Fueron ellos lo que levantaron a una empresa que los extranjeros consideraban se desplomaría apenas salieran del país. No ocurrió así.

Con el tiempo, el Sindicato Nacional de Trabajadores petroleros de la República Mexicana logró acumular poder al tener la representación de quienes autoproclamaban extraían la riqueza de este país.

La historia de sus líderes está rodeado de opulencia, corrupción y complicidades al amparo del poder político.

La secretaria general de dicho gremio es defendida a sangre y fuego cada determinado tiempo por quienes han estado al frente puedan seguir continuando disfrutando de las mieles del poder y de los beneficios de dicha posición.

Paradójicamente los herederos de quienes hace casi 100 años defendieron con todo a la petrolera en el año 2013 defendieron los intereses privados mediante la aprobación de la llamada reforma energética.

Hasta comerciales de televisión de un supuesto trabajador de PEMEX diciendo que lo mejor era abrir a la entonces paraestatal al capital privado fue usado por la administración anterior para dorar la píldora y anunciar beneficios que nadie ha visto.

La empresa productiva del estado entrega cada año millones de pesos al sindicato para la realización de actividades en todo el país.

El sindicato también es proveedor de la petrolera, ya que ofrece el servicio de transporte de trabajadores a sus distintos centros de trabajo, y ahora sabemos que rentaba pipas a PEMEX para el transporte de combustible.

Esto en complicidad de los funcionarios de alto nivel de la empresa extractora de hidrocarburo que incluso los protegían para evitar que el sindicato rindiera cuenta sobre los recursos que la petrolera le entregaba.

No le rendían cuenta ni a sus integrantes, menos a la sociedad. En muchos aspectos los integrantes del sindicato viven en las cavernas. Los procesos de elección son solo actos protocolarios y el uso de trabajadores eventuales contra cualquier disidencia es común.

Si bien, el estado no puede meterse en la vida interna de esta agrupación obrera, si debe garantizar a sus integrantes las condiciones necesarias para poder elegir a sus representantes de forma libre y en caso de delitos sancionar.
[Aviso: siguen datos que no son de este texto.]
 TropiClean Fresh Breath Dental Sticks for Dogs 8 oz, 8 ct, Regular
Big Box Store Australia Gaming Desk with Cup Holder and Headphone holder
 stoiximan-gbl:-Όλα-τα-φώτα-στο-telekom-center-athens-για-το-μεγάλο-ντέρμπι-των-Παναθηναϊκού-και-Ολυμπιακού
Esto lo entendió el actual líder del sindicato, Carlos Romero Deschamps, y una vez conocido los resultados de la elección del primerto de julio, adelantó el proceso renovación de la directiva, ganando sin ningún problema su ratificación en frente del mismo.

Ante la oportunidad que se les presenta a los trabajadores con AMLO al frente del poder ejecutivo federal y de Octavio Romero Oropeza en PEMEX, se están organizando para enfrentar de forma directa a su cuestionado líder sindical, de quien ya se ha confirmado tiene una denuncia ante las autoridades investigadoras y actualmente está amparado contra cualquier detención.
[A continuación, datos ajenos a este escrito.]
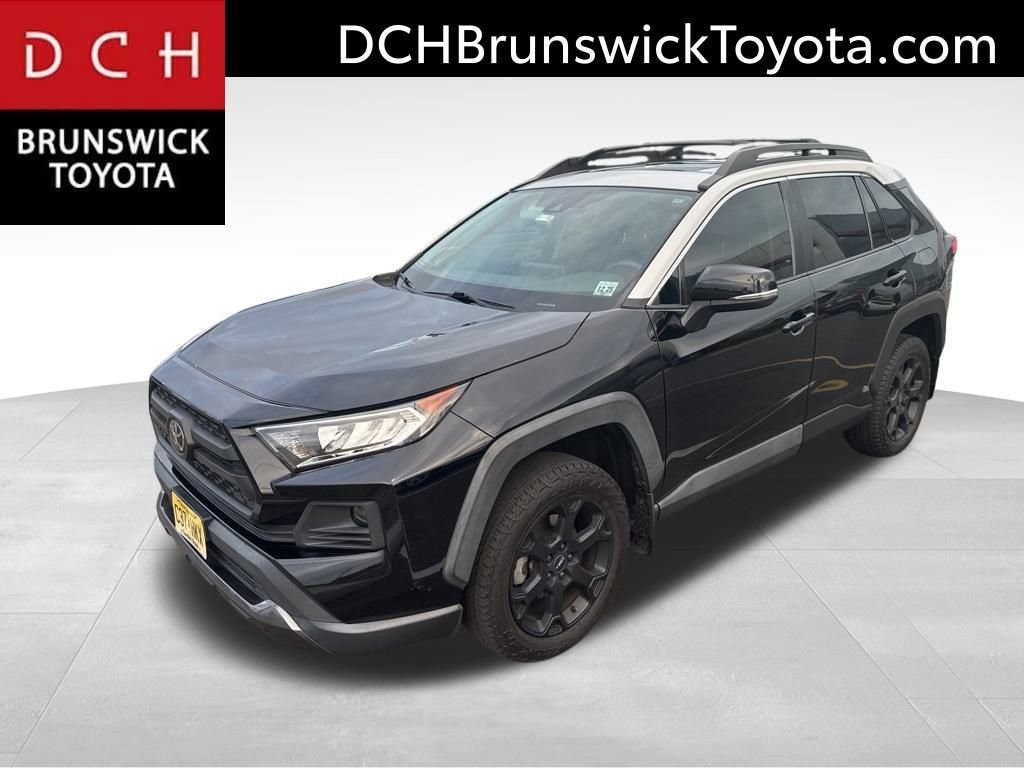 Thumbnail: 2020 Toyota RAV4 - 1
Es una oportunidad única de limpiar el sindicato y no solo de la directiva nacional sino de aquellos incrustados en las secciones locales cuyos líderes, al igual que los nacionales, se han caracterizado en velar por sus intereses a costilla de los trabajadores, cobijados en un partido tricolor que les dio todo y los apoyo con todo.

Es una oportunidad de oro para hacer crecer el sindicato que alguna vez fue orgullo de México. Solo ellos pueden hacerlo. La mesa está puesta.

POSTDATA

El gobernador Adán Augusto López Hernández anunció que los aguinaldos de los trabajadores de confianza en la administración estatal serán reducidos de 85 a 45 días. Aclaró, sin embargo, que esta medida no afectará a los trabajadores sindicalizados, lo mismo que a empleados que realizan funciones similares a las de cualquier sindicalizado. El propósito es reducir los privilegios y los gastos. Trabajar en el gobierno ya no debe ser sinónimo de enriquecimiento asegurado.